— START OF Entries supplied —

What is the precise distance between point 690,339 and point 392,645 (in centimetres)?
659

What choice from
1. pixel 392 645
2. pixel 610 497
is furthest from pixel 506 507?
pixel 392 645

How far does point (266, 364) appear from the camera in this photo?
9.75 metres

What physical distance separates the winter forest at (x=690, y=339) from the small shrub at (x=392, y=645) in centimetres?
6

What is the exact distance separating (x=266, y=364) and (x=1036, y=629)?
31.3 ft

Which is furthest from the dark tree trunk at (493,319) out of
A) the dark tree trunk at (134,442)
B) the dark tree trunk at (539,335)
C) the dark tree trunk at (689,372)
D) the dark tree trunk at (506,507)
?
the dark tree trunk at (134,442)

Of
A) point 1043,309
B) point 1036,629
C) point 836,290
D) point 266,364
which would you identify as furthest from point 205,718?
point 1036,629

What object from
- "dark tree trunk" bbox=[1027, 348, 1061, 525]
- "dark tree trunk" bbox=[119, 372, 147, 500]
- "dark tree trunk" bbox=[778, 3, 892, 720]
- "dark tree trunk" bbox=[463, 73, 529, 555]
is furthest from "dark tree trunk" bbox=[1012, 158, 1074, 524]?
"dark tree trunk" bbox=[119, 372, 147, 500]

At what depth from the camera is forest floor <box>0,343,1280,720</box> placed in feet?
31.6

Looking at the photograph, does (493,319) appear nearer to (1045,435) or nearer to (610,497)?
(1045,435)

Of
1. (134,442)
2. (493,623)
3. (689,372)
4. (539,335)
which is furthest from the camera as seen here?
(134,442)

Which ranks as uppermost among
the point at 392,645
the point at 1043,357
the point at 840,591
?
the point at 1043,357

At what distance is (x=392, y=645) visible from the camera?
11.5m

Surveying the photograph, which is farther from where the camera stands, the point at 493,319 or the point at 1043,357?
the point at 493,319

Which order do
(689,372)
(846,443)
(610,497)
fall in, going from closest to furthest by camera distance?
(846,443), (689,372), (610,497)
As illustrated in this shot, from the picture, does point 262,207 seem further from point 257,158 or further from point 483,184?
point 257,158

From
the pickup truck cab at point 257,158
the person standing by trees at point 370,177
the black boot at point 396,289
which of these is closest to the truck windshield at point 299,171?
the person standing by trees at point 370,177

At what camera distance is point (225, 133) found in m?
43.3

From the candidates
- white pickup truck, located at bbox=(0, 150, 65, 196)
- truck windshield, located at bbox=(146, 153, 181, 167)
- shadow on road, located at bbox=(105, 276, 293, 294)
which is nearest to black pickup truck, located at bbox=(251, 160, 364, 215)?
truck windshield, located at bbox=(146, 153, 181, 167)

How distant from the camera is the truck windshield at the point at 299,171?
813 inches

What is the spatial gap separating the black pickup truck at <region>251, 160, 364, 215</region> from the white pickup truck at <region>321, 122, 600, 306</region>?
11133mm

— END OF Entries supplied —

Please format the material as a JSON list of strings, one string per line, with blank lines omitted, covering only the line with "What is the spatial" up to and including the last line of the material.

[
  "What is the spatial gap separating the black pickup truck at <region>251, 160, 364, 215</region> from the white pickup truck at <region>321, 122, 600, 306</region>?",
  "11133mm"
]